### REQUIREMENTS
Extract every line of the items that contains the word "rocky", copying each line in full.
— START —
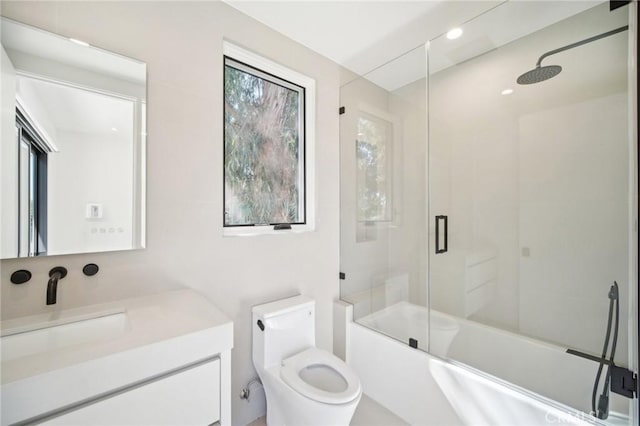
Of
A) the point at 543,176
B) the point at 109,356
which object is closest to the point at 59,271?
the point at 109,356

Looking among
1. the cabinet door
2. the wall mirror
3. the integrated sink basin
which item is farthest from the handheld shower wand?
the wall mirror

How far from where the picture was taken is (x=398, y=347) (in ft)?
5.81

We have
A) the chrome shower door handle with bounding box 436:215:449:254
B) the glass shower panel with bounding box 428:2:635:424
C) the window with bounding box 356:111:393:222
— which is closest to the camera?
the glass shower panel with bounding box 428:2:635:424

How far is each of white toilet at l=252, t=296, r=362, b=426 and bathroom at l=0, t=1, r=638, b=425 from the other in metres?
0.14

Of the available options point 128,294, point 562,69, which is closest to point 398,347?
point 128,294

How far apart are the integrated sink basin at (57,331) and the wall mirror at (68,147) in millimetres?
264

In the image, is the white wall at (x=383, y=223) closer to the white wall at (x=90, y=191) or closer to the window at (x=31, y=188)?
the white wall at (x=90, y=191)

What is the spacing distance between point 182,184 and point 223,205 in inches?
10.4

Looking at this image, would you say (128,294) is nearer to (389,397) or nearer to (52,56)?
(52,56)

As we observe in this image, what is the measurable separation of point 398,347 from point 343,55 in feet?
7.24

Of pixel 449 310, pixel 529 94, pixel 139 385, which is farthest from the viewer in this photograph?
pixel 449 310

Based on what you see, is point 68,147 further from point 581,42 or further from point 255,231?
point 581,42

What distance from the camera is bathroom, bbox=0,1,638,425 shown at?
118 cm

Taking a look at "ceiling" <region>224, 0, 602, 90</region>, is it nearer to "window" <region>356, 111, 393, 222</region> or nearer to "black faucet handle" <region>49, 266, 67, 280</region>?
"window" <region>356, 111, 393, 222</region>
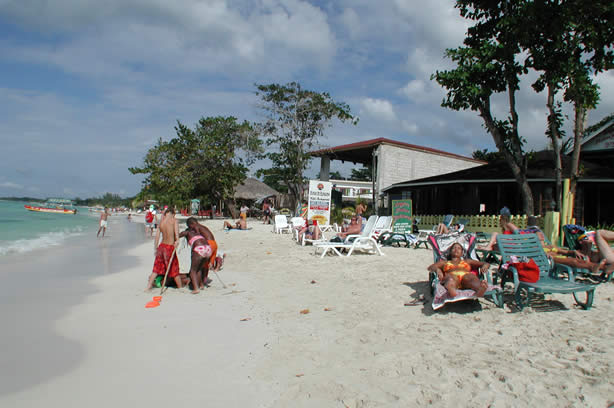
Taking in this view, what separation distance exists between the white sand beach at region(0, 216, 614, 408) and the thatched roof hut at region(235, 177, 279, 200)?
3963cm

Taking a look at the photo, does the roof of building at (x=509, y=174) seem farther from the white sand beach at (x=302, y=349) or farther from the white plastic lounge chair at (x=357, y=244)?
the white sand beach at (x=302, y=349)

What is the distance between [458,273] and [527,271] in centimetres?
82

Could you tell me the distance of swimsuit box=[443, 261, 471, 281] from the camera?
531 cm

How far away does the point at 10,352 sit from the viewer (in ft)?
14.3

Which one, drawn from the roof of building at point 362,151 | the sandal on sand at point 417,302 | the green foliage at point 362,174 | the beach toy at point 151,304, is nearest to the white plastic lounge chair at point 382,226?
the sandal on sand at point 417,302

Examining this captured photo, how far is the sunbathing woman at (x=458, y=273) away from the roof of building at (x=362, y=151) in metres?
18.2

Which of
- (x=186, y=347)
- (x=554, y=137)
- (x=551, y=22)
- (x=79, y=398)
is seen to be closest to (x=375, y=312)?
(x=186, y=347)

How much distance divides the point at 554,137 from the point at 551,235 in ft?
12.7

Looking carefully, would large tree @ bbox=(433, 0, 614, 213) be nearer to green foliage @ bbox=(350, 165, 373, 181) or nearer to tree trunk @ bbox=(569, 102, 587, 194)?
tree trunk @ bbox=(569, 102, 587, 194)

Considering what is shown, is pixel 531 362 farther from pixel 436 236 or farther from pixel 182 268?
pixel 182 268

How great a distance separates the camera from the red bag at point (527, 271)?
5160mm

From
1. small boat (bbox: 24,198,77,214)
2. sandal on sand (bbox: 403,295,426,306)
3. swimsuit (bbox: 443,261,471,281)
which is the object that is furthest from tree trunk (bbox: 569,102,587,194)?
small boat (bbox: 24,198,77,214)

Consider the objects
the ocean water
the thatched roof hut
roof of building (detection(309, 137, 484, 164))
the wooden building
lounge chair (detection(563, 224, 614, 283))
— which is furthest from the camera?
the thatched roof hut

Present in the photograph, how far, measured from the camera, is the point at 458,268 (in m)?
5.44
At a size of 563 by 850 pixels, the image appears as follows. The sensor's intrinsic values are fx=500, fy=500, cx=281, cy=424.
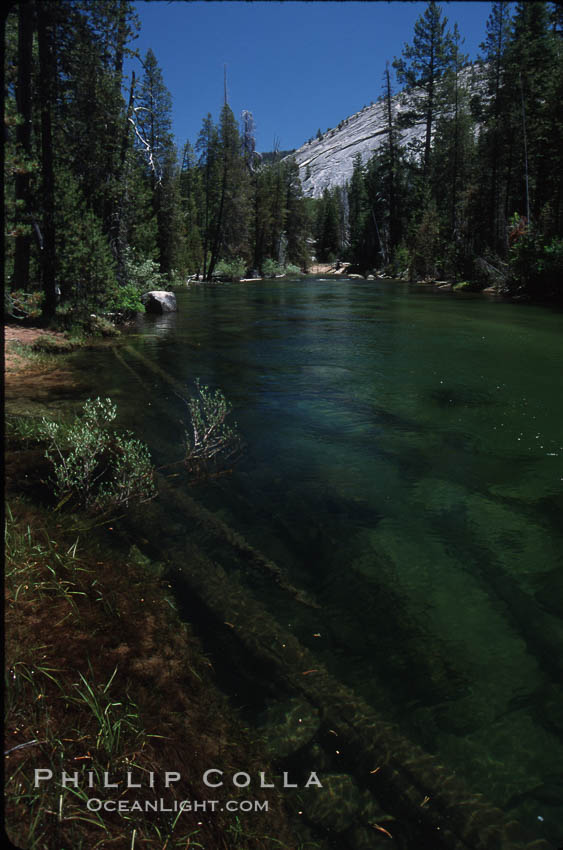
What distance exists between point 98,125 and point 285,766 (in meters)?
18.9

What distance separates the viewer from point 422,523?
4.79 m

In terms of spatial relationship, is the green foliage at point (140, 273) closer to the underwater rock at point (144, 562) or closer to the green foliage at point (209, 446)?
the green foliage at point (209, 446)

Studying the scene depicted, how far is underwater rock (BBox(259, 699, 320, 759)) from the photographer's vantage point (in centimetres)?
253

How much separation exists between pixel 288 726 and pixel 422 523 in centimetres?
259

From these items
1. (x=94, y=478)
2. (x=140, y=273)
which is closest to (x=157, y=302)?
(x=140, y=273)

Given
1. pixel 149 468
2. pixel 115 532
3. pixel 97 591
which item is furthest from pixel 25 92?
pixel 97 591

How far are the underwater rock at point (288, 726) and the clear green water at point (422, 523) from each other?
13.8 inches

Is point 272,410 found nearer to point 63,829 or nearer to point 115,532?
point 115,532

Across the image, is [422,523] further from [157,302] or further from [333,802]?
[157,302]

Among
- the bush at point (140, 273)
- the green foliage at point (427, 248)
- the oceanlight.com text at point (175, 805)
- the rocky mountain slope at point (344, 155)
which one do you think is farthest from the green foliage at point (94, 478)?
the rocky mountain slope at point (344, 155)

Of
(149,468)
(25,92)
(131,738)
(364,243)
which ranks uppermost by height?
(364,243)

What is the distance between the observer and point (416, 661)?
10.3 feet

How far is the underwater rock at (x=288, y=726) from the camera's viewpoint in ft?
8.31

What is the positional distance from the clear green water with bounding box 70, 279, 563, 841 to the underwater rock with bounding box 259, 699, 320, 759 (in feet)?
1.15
— END —
— START —
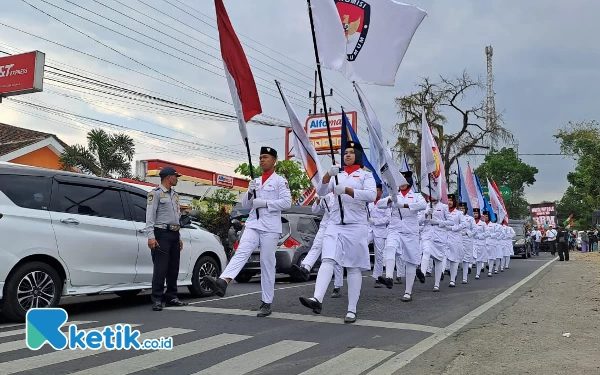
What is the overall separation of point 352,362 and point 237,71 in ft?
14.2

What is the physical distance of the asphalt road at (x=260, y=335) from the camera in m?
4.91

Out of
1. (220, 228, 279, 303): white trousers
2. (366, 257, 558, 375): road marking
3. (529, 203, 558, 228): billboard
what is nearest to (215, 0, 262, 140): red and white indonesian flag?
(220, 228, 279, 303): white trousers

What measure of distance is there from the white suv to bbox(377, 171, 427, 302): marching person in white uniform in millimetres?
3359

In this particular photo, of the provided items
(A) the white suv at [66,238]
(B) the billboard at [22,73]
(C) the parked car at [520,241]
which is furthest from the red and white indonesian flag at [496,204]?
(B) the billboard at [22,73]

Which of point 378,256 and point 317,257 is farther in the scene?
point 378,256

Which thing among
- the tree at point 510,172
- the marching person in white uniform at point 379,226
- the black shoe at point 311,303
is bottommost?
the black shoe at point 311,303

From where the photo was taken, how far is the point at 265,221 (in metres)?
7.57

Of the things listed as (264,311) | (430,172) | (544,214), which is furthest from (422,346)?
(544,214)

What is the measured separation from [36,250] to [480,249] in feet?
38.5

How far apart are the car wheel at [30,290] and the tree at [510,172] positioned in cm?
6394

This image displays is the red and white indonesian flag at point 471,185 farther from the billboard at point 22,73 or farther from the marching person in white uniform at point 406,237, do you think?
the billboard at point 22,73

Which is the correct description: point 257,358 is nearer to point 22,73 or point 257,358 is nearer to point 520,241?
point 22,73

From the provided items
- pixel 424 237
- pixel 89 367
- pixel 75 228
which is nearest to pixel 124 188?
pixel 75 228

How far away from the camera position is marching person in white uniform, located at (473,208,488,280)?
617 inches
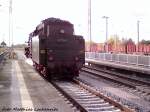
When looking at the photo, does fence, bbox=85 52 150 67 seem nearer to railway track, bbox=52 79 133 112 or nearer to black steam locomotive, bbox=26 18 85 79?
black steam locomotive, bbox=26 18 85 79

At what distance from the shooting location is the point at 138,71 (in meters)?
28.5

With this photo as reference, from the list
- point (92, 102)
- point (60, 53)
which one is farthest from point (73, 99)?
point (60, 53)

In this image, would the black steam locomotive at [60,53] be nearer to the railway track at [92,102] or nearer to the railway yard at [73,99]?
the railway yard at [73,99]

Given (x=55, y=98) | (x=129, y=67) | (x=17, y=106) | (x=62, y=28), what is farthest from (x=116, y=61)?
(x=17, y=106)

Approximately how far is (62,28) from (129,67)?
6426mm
— END —
### REPLY TO THE EXERCISE
- the rocky mountain slope at point (344, 155)
the rocky mountain slope at point (344, 155)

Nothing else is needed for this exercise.